Friday, 14 January 2011


Alzheimer's disease is very much in the news.

I have long been fascinated in the research Judith Miklossy has done finding Borrelia DNA, Lyme Disease in the hippocampus of the brains of people who had died after having Alzheimer's.

Miklossy then went on to research Alzheimer's and the role infections could have, finding spirochetes in the brains , spinal fluid and blood of patients who had died having had Alzheimer's and yet not finding them in her control group.

Judith Miklossy website is

Of course those who follow developments with Lyme Disease are aware that in fact Alan Mac Donald previously found Borrelia DNA in the brains of patients who had died after having Alzheimer's.

Sadly not enough research is being done in this field and the controversy over the IDSA Lyme Disease Guidelines will not help science move forward.

So it was heartening to hear of this study

Neuroinflammation Screening in Immunotherapy Trials against Alzheimer's Disease.

Andreasen N, Blennow K, Zetterberg H.
Memory Clinic, M51, Department of Geriatric Medicine, Karolinska University Hospital, Huddinge, 17176 Stockholm, Sweden.

Due to side effects in the form of meningoencephalitis in the interrupted phase II AN1792 trial of active antiamyloid β(Aβ) immunization against Alzheimer's disease (AD), there has been concern that anti-Aβ immunization may cause destructive neuroinflammation. Here, we report on two patients fulfilling clinical AD criteria who were diagnosed with Lyme neuroborreliosis during screening before inclusion in anti-Aβ immunotherapy trials. The two cases illustrate the necessity of careful biochemical screening for neuroinflammatory/neuroinfectious conditions before an AD diagnosis is made and before clinical AD patients are included in trials of therapy that could impact the immune system. Should the two cases have been included and deteriorated, additional investigations might have led to the erroneous conclusion that therapy-induced meningoencephalitis had occurred.
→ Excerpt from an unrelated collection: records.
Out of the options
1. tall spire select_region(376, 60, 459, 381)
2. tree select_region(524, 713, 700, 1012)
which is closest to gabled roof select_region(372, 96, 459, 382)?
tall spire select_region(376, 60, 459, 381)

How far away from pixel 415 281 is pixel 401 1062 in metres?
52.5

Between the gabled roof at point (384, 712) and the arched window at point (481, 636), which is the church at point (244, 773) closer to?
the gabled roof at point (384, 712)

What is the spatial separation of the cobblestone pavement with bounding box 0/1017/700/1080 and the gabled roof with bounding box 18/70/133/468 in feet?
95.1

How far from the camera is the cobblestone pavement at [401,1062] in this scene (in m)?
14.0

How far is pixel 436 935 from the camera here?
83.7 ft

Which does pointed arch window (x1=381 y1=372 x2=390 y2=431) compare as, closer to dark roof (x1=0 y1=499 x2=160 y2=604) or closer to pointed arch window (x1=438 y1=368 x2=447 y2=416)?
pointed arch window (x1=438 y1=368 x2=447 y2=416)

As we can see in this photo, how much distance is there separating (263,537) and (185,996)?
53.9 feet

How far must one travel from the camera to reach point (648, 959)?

If only our doctors were more through in considering the role of infections as the cause of illness before putting us on Immuno -suppressants.

To quote Miklossy

Pathogens, in addition to a strong lymphoplasmocytic infiltrates, can induce slowly progressive chronic inflammation with poor or absent lymphoplasmocytic infiltrates (e.g. leprosy, syphilis). Activated macrophages and/or microglia are the principal players in this slowly progressive form of infection, which results in slowly progressive parechymal involvement and tissue atrophy.

Highest priority should be given to this emerging field of research.

It may have major implications for public health, treatment, and prevention of Alzheimer disease as adequate anti-bacterial and anti-viral drugs are available.

Treatment of a bacterial infection and associated viral infection may result in regression and, if started early, prevention of the disease.

The impact on reducing health-care costs would be substantial.

As it was the case for paretic dementia in syphilis, one may prevent and eradicate dementia in Alzheimer disease.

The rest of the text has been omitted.